The penalties for companies and their affiliates are different. There may be situations in which the concerns of the Company and an affiliate accused of insider trading diverge. This contrasts with most litigation, in which a company typically reinforces and supports the actions of its directors, officers and affiliates. Consequently, a person affiliated with the Company who trades on material, nonpublic information should not expect the Company to protect his or her interests.
Some Guidelines
Covered Persons and the immediate families, personal households and affiliates of such Covered Persons to whom this Policy applies should consider these general rules when presented with a situation that raises concerns regarding insider trading:
Presume information is “material.” Information should be considered material if it would be considered important by investors making decisions whether to purchase, sell or hold the securities of the company in question. Stated another way, information should be considered material if it would alter the total mix of information available to the public. Either positive or negative information may be material.
Examples of material information include, but are not limited to:
•earnings or revenue projections or results;
•distributions or changes in distribution policies;
•an acquisition or merger proposal;
•the execution or proposed execution of a significant development, construction or other contract, lease, or purchase or loan agreement;
•new business ventures, partnerships or agreements, or a change in existing ventures, partnerships or agreements;
•a default or anticipated default under debt instruments or important contracts;
•significant regulatory developments;
•new business information relating to changes in management, impending bankruptcy or financial problems; and
•the gain or loss of a substantial customer.
Presume information is “nonpublic.” Information should be treated as nonpublic unless a reasonable period of time has passed, usually two business days, since it has been distributed by means likely to result in a general public awareness of the information - for example, by publication of the information in a daily newspaper or a newswire service. Accordingly, if a public announcement or press release of material, nonpublic information is made or issued before commencement of trading on, for example, a Monday, trading would not be permitted until the following Wednesday. Likewise, if an announcement is made after the close of trading on, for example, a Friday, trading would not be permitted until the following Wednesday.

* Picture-based spatial questions:
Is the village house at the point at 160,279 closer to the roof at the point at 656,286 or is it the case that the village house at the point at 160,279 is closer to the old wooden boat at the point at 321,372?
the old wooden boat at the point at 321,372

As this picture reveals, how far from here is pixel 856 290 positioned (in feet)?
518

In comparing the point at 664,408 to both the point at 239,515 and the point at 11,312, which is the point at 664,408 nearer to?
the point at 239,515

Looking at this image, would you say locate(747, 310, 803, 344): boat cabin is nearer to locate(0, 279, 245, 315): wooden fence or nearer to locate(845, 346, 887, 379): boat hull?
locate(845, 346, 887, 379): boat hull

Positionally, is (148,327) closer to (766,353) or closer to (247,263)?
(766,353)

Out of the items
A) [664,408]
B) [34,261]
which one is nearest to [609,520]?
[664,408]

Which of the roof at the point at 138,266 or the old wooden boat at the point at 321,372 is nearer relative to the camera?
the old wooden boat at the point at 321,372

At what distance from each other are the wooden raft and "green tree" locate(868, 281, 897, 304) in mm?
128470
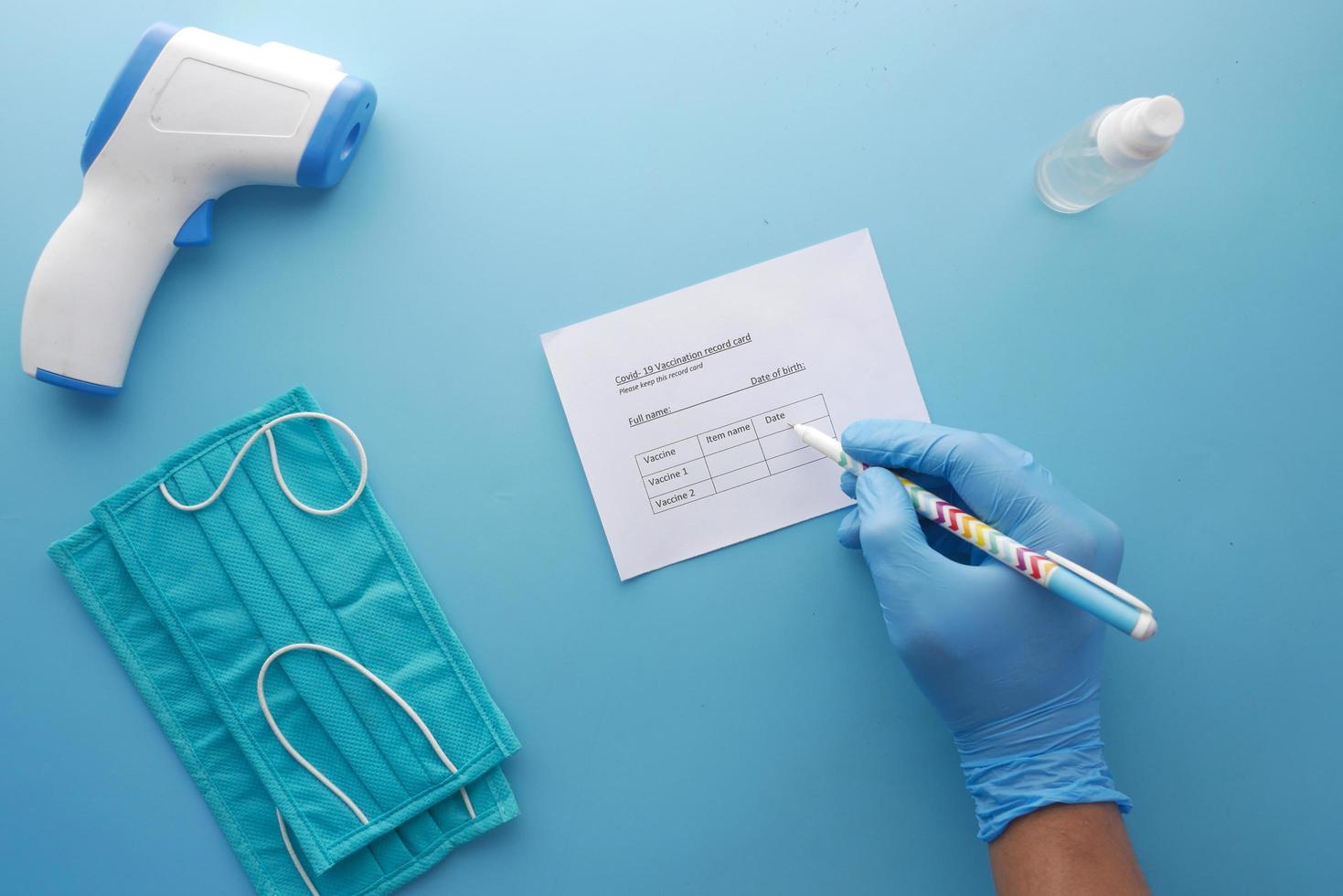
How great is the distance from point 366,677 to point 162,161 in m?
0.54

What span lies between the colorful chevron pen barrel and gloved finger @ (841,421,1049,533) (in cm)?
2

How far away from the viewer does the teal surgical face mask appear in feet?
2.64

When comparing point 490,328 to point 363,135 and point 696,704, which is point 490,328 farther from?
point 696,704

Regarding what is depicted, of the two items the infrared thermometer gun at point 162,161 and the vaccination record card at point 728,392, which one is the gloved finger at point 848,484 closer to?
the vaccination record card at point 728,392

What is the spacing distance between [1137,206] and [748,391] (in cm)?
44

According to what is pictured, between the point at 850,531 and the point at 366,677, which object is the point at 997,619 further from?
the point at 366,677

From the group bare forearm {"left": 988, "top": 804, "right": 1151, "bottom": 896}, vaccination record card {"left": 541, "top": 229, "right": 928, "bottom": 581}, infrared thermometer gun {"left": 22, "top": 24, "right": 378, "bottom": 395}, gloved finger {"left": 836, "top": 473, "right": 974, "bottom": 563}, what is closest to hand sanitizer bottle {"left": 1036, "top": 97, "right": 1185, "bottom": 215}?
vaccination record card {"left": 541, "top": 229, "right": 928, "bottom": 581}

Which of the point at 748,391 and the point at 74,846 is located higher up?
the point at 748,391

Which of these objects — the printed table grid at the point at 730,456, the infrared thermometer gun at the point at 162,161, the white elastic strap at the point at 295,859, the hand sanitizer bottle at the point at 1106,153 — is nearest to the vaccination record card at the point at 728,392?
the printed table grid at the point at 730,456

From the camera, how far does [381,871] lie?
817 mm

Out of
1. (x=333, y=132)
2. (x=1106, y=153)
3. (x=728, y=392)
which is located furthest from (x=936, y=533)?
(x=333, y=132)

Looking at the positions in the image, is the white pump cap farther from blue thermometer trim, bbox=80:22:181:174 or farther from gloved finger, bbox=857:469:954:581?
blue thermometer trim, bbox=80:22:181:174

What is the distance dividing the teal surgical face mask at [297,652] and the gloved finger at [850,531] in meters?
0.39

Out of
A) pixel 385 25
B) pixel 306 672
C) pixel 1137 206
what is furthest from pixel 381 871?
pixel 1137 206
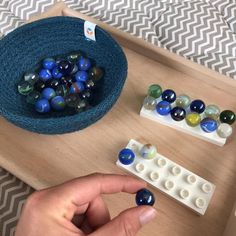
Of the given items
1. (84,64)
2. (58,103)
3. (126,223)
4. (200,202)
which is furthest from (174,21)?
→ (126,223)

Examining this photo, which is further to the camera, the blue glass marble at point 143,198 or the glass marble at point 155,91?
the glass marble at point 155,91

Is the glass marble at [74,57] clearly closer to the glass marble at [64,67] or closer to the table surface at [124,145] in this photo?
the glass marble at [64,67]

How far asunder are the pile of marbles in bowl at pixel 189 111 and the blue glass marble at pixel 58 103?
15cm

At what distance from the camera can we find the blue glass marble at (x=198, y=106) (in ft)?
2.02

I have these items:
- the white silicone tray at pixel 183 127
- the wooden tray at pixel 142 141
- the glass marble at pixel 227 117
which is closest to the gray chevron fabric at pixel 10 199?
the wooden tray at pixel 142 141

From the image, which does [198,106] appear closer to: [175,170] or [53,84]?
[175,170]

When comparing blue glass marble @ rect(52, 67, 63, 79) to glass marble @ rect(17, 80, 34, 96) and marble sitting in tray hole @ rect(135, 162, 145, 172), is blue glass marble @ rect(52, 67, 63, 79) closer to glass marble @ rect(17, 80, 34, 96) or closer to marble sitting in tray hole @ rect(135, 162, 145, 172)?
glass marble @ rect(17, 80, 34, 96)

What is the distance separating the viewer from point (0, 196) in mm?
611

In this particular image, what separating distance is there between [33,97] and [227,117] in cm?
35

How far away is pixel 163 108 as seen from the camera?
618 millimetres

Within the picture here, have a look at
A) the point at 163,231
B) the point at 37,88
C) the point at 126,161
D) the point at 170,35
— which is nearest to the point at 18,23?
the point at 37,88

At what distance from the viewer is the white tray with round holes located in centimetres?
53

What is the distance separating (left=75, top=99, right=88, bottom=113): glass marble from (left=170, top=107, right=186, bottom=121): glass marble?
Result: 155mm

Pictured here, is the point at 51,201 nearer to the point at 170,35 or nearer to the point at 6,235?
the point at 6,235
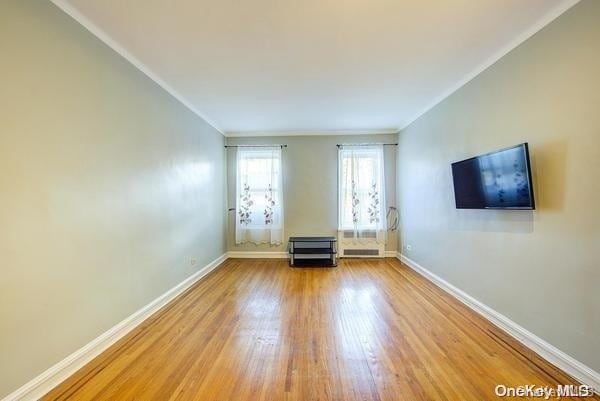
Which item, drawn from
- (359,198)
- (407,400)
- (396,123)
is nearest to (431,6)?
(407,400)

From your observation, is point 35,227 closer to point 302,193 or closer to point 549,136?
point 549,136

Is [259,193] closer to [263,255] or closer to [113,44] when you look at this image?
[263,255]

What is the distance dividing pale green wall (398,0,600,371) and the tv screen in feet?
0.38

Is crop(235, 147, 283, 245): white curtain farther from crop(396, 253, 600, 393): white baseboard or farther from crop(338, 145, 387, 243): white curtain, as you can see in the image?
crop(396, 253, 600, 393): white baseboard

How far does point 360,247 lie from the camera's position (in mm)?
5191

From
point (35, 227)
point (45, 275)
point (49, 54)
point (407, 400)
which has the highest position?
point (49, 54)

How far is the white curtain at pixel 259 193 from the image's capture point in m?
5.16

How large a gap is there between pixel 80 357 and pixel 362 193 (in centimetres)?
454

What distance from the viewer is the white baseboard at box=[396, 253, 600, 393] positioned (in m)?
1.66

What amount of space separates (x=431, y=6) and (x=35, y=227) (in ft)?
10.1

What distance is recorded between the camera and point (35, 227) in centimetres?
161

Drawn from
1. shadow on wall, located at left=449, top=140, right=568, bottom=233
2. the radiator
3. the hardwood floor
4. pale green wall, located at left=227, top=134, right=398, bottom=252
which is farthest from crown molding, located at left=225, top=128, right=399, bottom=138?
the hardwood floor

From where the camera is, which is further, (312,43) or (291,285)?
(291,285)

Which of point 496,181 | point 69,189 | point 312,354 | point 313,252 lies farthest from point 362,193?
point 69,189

==

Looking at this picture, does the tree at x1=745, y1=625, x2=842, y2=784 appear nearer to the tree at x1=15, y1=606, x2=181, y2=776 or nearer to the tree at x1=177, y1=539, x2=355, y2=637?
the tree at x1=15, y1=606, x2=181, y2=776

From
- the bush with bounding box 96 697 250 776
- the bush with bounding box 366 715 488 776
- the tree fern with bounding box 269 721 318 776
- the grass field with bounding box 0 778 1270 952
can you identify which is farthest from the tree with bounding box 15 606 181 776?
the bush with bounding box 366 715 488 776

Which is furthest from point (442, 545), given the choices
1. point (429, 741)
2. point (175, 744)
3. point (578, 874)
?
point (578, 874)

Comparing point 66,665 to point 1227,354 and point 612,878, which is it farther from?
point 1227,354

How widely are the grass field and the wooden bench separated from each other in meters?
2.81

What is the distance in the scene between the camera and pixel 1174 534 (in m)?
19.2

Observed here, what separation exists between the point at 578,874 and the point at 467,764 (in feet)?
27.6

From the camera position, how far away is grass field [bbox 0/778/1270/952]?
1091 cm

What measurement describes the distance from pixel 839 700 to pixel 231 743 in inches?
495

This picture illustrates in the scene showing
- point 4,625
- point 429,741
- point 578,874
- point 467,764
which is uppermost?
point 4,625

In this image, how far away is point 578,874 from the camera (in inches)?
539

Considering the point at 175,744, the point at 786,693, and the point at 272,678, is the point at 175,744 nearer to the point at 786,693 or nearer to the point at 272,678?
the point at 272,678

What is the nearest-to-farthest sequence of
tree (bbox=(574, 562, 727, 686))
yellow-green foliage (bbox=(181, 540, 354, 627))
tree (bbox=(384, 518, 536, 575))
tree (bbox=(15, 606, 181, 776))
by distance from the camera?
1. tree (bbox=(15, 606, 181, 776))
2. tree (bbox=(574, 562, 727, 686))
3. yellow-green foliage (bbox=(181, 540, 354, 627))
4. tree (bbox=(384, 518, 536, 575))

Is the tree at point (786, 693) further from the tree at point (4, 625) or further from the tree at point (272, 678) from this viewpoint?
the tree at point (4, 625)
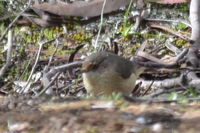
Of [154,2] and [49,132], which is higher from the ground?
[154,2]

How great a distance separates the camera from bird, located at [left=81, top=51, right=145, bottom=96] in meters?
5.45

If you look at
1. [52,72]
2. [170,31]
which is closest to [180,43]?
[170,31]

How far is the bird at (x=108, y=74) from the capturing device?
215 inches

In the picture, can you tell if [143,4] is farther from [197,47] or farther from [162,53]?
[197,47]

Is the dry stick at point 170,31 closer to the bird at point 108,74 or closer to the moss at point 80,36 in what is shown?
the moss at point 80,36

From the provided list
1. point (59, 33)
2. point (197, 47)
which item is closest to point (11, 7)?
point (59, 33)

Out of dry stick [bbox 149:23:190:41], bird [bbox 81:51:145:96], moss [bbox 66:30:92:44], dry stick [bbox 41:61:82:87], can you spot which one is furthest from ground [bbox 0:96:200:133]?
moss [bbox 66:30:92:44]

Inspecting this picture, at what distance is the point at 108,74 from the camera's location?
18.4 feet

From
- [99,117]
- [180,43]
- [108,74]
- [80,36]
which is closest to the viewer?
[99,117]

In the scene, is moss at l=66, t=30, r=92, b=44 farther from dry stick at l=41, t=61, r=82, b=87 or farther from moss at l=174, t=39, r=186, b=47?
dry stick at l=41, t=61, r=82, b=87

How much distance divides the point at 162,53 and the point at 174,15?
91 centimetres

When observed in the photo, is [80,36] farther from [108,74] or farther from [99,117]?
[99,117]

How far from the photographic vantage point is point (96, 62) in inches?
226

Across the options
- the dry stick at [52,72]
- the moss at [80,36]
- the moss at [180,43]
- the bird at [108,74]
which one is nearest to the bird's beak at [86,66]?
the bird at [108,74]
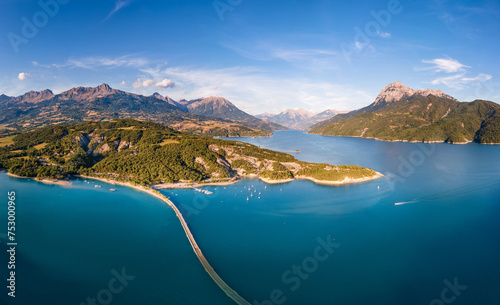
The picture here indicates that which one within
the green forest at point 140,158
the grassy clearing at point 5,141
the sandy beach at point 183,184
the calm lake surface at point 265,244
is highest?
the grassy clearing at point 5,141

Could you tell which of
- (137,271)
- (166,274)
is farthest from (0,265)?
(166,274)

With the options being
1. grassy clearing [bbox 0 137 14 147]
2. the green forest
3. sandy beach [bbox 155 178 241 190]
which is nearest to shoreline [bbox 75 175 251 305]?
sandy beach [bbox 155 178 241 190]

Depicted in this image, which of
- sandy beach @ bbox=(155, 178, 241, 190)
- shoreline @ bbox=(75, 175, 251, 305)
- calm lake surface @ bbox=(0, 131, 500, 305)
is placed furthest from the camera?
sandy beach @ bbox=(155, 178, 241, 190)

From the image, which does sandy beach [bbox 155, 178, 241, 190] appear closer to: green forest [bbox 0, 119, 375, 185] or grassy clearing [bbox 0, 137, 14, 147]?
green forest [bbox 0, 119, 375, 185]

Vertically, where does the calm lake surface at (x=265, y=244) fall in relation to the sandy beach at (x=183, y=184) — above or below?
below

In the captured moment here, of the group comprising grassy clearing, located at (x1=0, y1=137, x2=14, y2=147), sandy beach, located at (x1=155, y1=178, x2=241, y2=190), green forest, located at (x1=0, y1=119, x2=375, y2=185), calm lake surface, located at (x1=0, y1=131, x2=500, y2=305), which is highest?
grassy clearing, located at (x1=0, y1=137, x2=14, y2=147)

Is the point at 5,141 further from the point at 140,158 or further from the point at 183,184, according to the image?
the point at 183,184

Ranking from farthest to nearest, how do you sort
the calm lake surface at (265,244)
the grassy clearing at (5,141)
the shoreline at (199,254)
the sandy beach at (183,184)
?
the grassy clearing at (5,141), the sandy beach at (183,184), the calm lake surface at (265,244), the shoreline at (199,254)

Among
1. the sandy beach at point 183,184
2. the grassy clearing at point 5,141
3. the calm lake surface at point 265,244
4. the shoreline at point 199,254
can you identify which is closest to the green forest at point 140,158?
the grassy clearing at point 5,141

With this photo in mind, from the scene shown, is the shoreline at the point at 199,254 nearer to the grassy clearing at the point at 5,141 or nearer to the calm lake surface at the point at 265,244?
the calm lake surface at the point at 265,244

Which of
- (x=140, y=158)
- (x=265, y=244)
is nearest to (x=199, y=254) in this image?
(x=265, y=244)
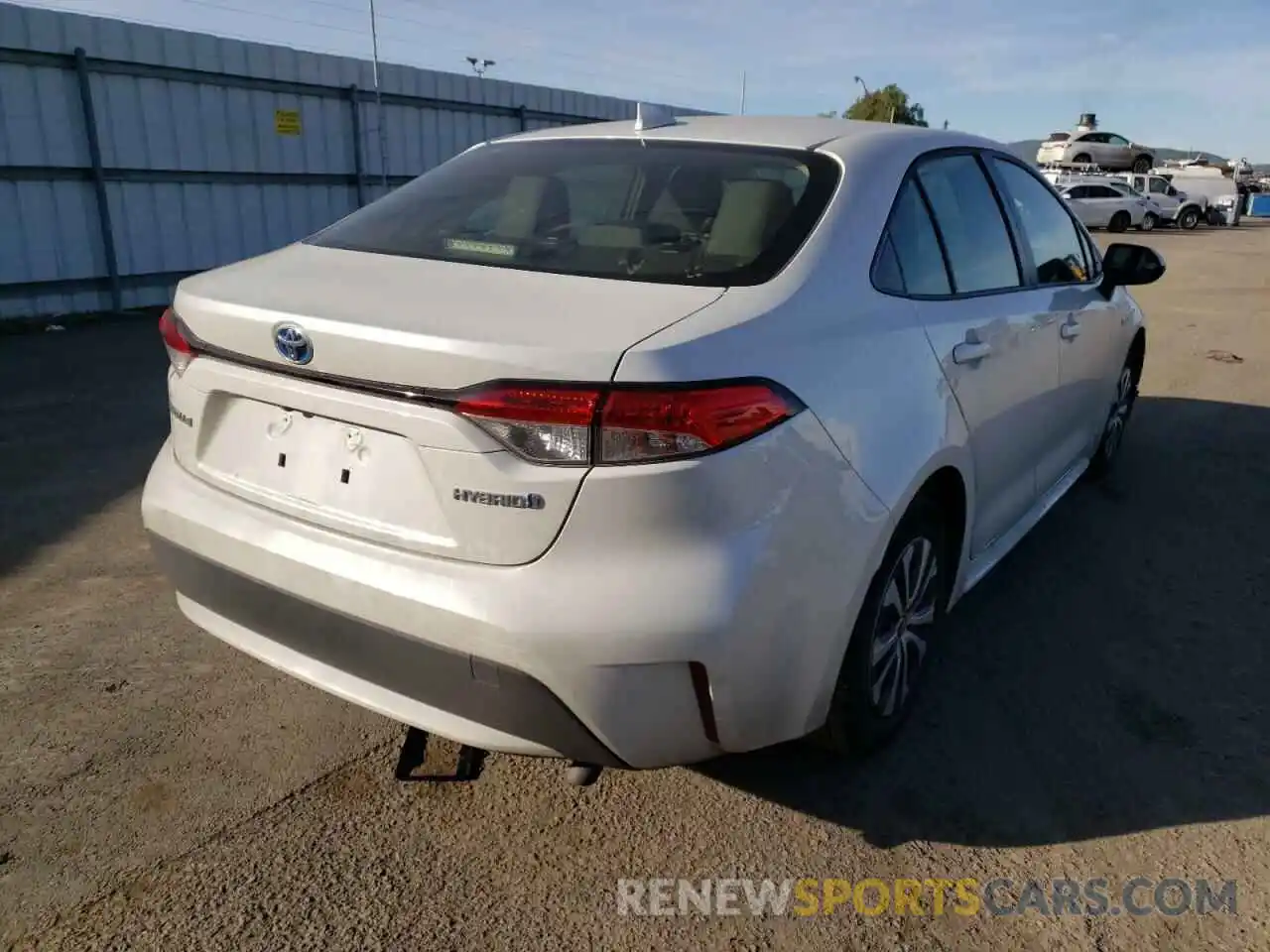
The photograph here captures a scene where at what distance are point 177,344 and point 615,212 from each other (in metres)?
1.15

--

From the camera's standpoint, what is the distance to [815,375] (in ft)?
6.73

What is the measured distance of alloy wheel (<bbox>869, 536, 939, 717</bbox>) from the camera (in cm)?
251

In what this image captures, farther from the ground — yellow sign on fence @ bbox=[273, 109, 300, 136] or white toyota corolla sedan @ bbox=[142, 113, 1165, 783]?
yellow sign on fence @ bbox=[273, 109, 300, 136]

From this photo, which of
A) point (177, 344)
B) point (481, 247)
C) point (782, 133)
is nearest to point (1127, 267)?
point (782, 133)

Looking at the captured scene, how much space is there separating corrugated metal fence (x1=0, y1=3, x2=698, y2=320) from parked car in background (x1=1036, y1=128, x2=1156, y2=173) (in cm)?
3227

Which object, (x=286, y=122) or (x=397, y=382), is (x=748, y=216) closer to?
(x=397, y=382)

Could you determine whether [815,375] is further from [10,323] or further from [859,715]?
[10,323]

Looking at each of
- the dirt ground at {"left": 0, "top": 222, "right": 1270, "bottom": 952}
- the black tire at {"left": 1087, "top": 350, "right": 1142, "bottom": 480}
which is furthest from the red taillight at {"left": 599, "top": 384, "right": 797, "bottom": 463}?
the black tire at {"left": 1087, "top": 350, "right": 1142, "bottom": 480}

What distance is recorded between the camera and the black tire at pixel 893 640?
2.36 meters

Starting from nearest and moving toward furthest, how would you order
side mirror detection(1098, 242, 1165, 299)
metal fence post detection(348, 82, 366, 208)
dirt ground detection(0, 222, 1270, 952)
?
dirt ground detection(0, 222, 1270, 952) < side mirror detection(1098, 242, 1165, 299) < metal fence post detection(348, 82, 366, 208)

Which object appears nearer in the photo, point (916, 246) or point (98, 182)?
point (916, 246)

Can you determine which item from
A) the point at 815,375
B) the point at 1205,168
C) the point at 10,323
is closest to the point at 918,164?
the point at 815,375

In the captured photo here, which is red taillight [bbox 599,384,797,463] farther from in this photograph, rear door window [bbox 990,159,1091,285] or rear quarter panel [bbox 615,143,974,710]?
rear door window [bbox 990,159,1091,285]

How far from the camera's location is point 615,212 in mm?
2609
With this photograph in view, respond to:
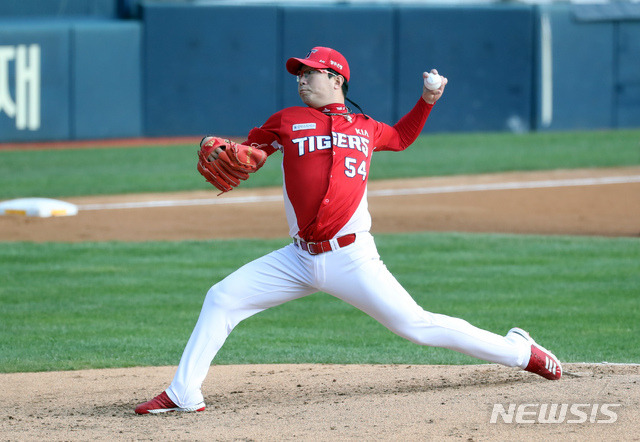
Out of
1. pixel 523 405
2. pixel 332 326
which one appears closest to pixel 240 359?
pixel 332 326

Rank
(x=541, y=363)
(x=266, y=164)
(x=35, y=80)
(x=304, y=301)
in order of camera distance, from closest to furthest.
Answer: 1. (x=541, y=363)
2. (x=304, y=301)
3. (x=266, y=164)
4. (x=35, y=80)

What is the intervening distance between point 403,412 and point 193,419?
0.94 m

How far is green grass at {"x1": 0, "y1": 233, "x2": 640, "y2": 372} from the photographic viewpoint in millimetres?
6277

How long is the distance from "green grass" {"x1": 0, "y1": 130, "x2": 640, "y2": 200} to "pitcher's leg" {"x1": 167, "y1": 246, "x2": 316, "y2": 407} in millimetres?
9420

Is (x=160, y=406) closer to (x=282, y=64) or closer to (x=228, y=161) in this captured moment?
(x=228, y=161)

* Problems:
• 1. Using the insider trading policy excerpt, list every group that it says the Policy applies to.
• 2. Does each statement agree with the insider trading policy excerpt? Answer yes or no for each and quote the words from the excerpt that decide it.
(a) Only positive information can be material.
(b) Information is usually treated as nonpublic until about two business days have passed since it was distributed.
(c) A person affiliated with the Company who trades on material, nonpublic information can expect the Company to protect his or her interests.
• 3. Echo the passage of the insider trading policy excerpt that begins with the words containing "Examples of material" and ends with "a substantial customer.".

* Answers for this exercise:
• 1. Covered Persons; the immediate families of Covered Persons; the personal households of Covered Persons; the affiliates of Covered Persons

• 2.
(a) No: "Either positive or negative information may be material."
(b) Yes: "Information should be treated as nonpublic unless a reasonable period of time has passed, usually two business days, since it has been distributed"
(c) No: "should not expect the Company to protect his or her interests."

• 3.
Examples of material information include, but are not limited to:
•earnings or revenue projections or results;
•distributions or changes in distribution policies;
•an acquisition or merger proposal;
•the execution or proposed execution of a significant development, construction or other contract, lease, or purchase or loan agreement;
•new business ventures, partnerships or agreements, or a change in existing ventures, partnerships or agreements;
•a default or anticipated default under debt instruments or important contracts;
•significant regulatory developments;
•new business information relating to changes in management, impending bankruptcy or financial problems; and
•the gain or loss of a substantial customer.